Dans son livre La Généalogie de la morale, Friedrich Nietzsche (philosophe allemand athée, 1844-1900) attaque les chrétiens et s'en prend à l’un des textes majeurs de l’ Écriture qui fonde leur foi, le texte des Béatitudes. Ce texte véhiculerait une morale du renoncement, une exaltation de la faiblesse insupportable pour Nietzsche :
« Quand […] les asservis se mettent à dire, avec la ruse vindicative de l’impuissance : 
"Soyons différents des méchants, soyons bons !Et bons sont ceux qui ne font pas violence, qui ne blessent personne, qui ne commettent pas d’agressions et n’usent pas de représailles, qui laissent la vengeance à Dieu qui, comme nous, restent dans l’ombre, qui évitent toute espèce de mal, et qui d’une façon générale demandent peu à la vie, ainsi que nous faisons, nous les endurants, les humbles, les justes."

Eh bien, pour un homme froid et impartial, cela ne veut rien dire d’autre que ceci : 

"Nous les faibles, nous sommes décidément faibles ; il est bon que nous ne fassions aucune chose pour laquelle nous ne sommes pas assez forts."

– mais cet état de fait douloureux, cette sagesse élémentaire dont sont doués même les insectes (qui font les morts, pour ne rien faire "de trop", en cas de danger), […] a pris l’apparence pompeuse de la vertu de renoncement, de silence, de patience, comme si la faiblesse même de l’homme faible, c’est-à-dire son être, son activité, toute sa réalité unique, inévitable et ineffaçable – comme si cette faiblesse était un acte délibéré, quelque chose de voulu, de choisi, un exploit, un mérite. »
Partie 13 du chapitre « Bon et méchant, bon et mauvais »
Nietzsche mène ici l'une des plus grandes attaques contre la sagesse biblique : la faiblesse est insupportable car l’homme est fait pour être solide, pour montrer sa force et jouir de sa puissance. Toute autre morale ne serait qu’une duperie, un mensonge, une lâcheté de l’homme incapable d’être fort. 

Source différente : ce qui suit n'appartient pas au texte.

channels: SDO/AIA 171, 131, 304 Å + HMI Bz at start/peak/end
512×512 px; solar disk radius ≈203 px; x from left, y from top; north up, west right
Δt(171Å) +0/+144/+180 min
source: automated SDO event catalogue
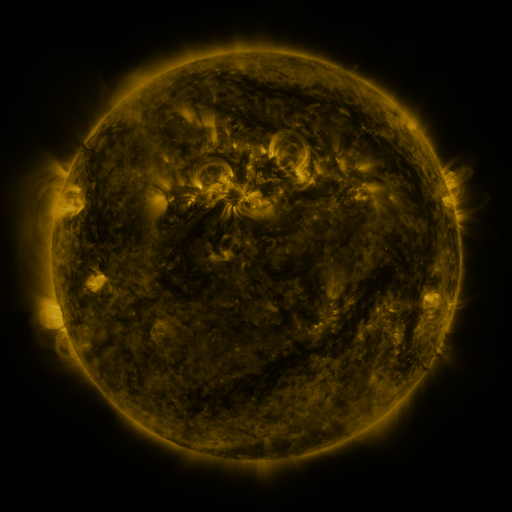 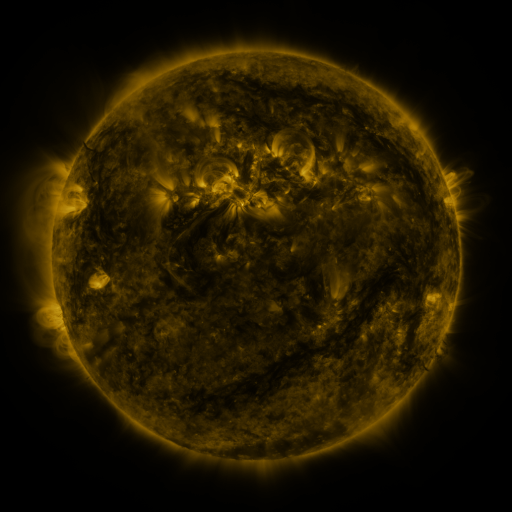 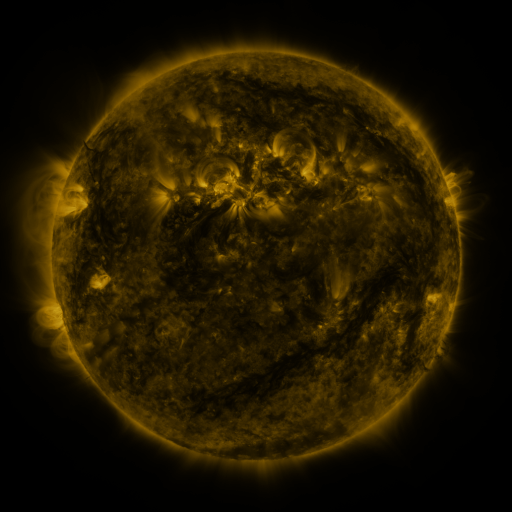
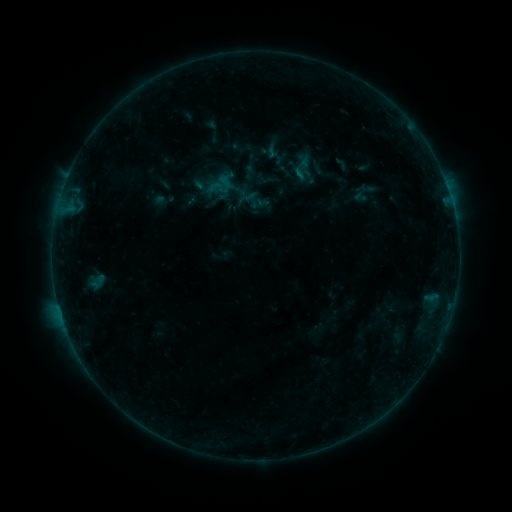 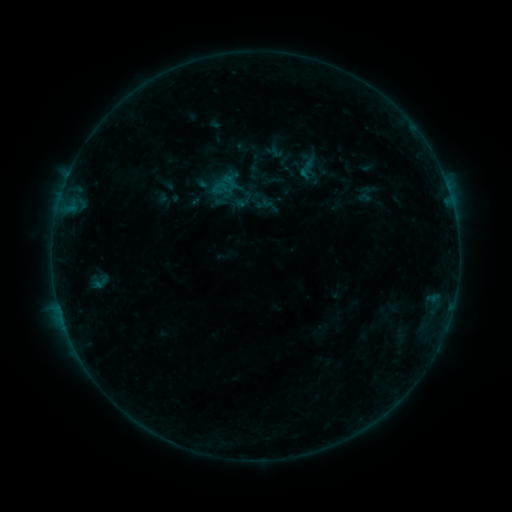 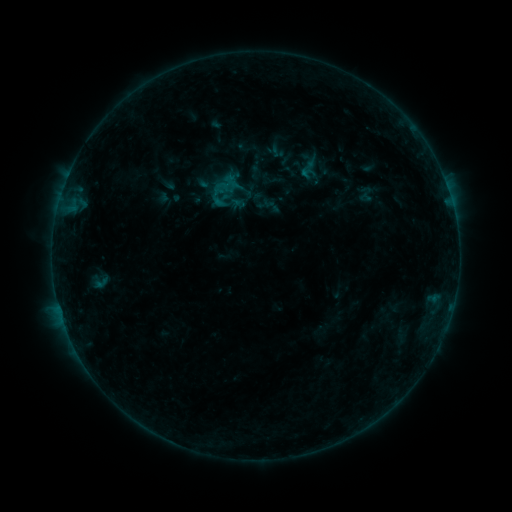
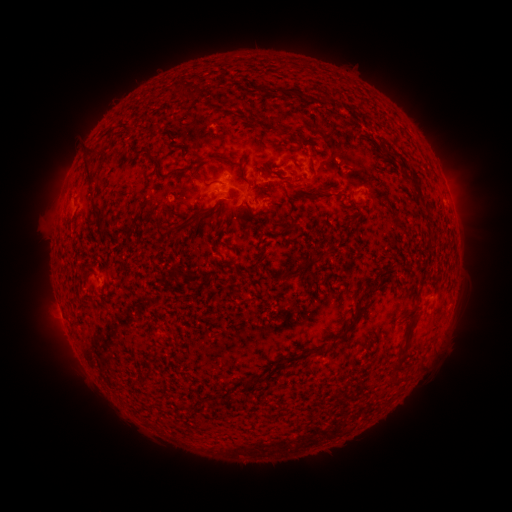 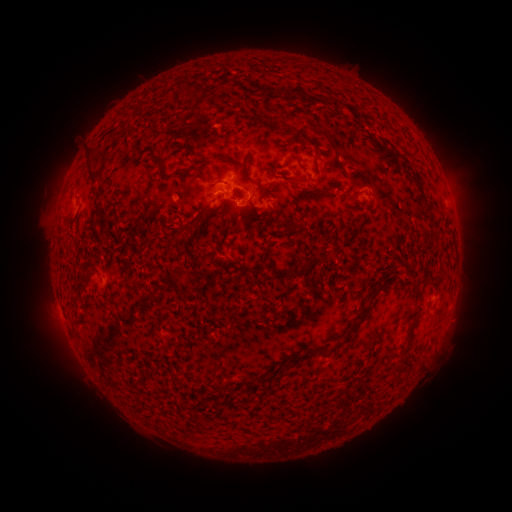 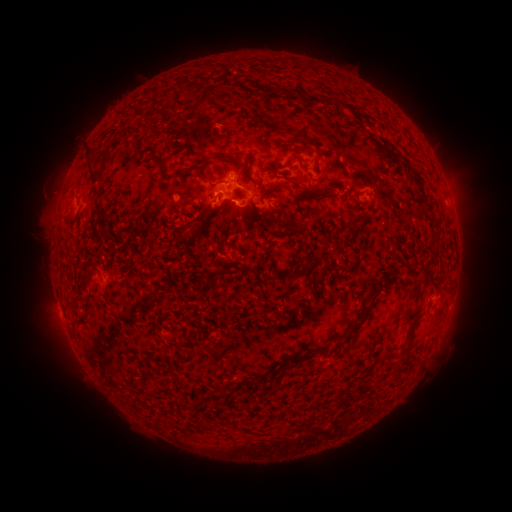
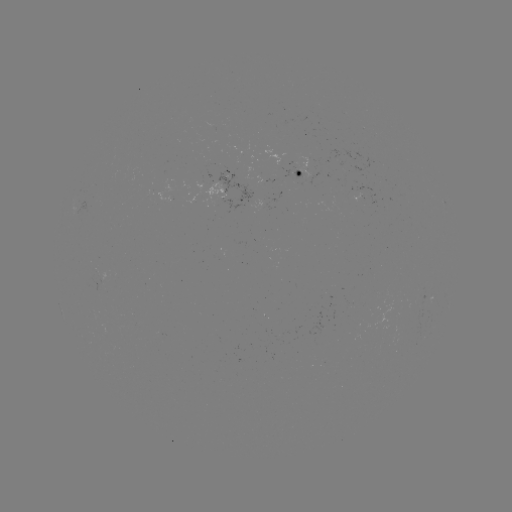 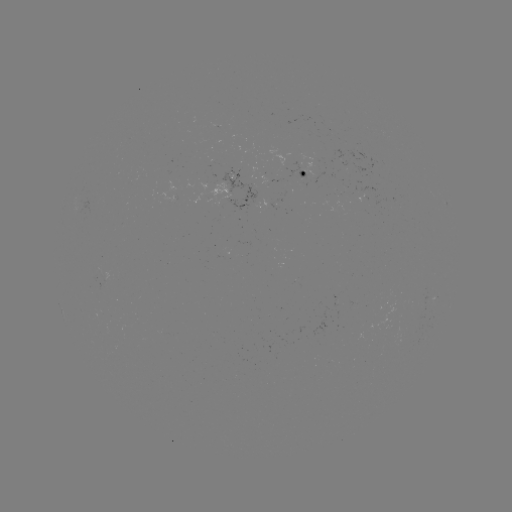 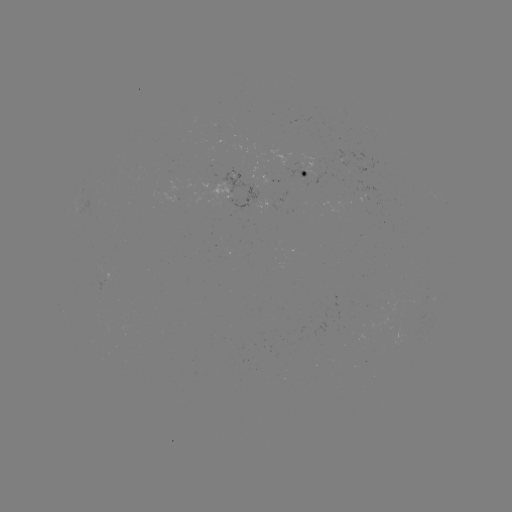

Pour lui répondre, qui de mieux placé que Jean Vanier, fondateur de l’Arche, qui vécut toute sa vie avec des personnes ayant une déficience intellectuelle :
« Notre nature est ainsi faite : il faut que nous entrions, tôt ou tard, dans le monde de la faiblesse. Fragiles nous naissons ; fragiles nous mourons. Il serait vain de vouloir atténuer cette réalité éminemment humaine. Il existe une fragilité originelle dont on ne guérit pas. Jusqu’au bout, nous vivons avec elle. Du haut de mes 90 ans, j’en fais l’expérience quotidienne. Je peux témoigner qu’il arrive un âge où l’on se sent de plus en plus diminué. Mais je vais te faire une confidence : ce temps n’est pas plus triste qu’un autre, car c’est celui de la rencontre. Nous comprenons que nous avons besoin des autres. Nous découvrons la valeur et la beauté de leur présence. Le véritable miracle, à tout âge, c’est d’accepter ce que l’on est. La guérison, c’est d’être pleinement soi, aujourd’hui. Je prie pour que tu puisses reconnaître tous ces petits miracles du quotidien, qui donnent à nos fragilités leur poids de bonheur.                                                         
Jean Vanier dans une tribune parue dans Panorama, en mai 2018.